For the purpose of this course, we have created more knowledge clips and tutorials that you can work through by yourself (if necessary for the project at hand). These tutorials cover some things that you already know (but haven’t done in R) as well as some new methods that might be interesting for the research projects:

  • Test theory and factor analyses: Measuring abstract concepts

    • Confirmatory factor analyses
    • Exploratory factor analyses
    • Item Responsy Theory (IRT) Analyses
  • Advanced statistical modeling:

    • General linear model
    • Multilevel Modeling
    • Structural Equation Modeling
  • Web Scraping: Getting data from online sources

    • Using scrapers
    • Using APIs
  • More Text Analysis: Unsupervised Machine Learning

    • LDA Topic modeling
    • Structural topic modeling

What happens now?

Research projects

  • We create small working groups (5 students per group)

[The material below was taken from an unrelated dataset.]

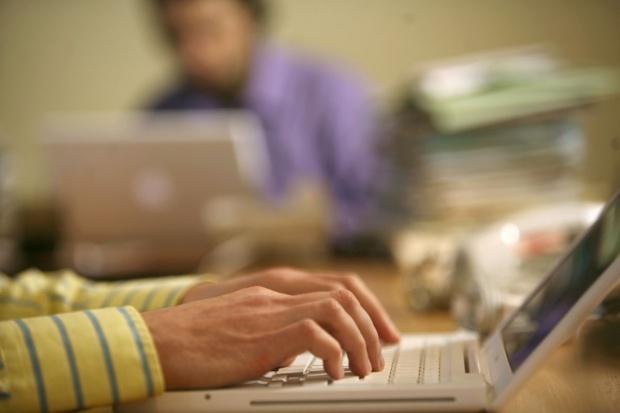 CBOS: dwie trzecie Polaków regularnie korzysta z internetu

  • You will conduct your own research projects

    • Getting data
    • Preparing, coding, transforming….
    • Classifying texts
    • Visualizing
    • Testing assumptions/hypotheses
  • Teachers will supervise your progress and support you during the practical sessions times

  • At the end, you will present your findings at a mini-conference (16th of December)

How will the supervision work?

  • Each group will be assigned to a) a teacher (Kasper, Emma or Roan) and b) a particular time slot (during the usual practical session times)

  • You will have 15 minute time slots with your supervisor

  • The first supervision session is not on Tuesday, but on Thursday

  • Yet, until Tuesday night, you will need to send a short proposal (350 words) for the research project to your teacher.

    • What is the topic?
    • What are your main research questions?
    • What method are you planning to use?
  • In the actual supervision sessions, we expect you to come prepared:

    • Have concrete questions
    • Have the analysis up and running on your computer, so that we can help with problems

Final presentation at the “mini-conference”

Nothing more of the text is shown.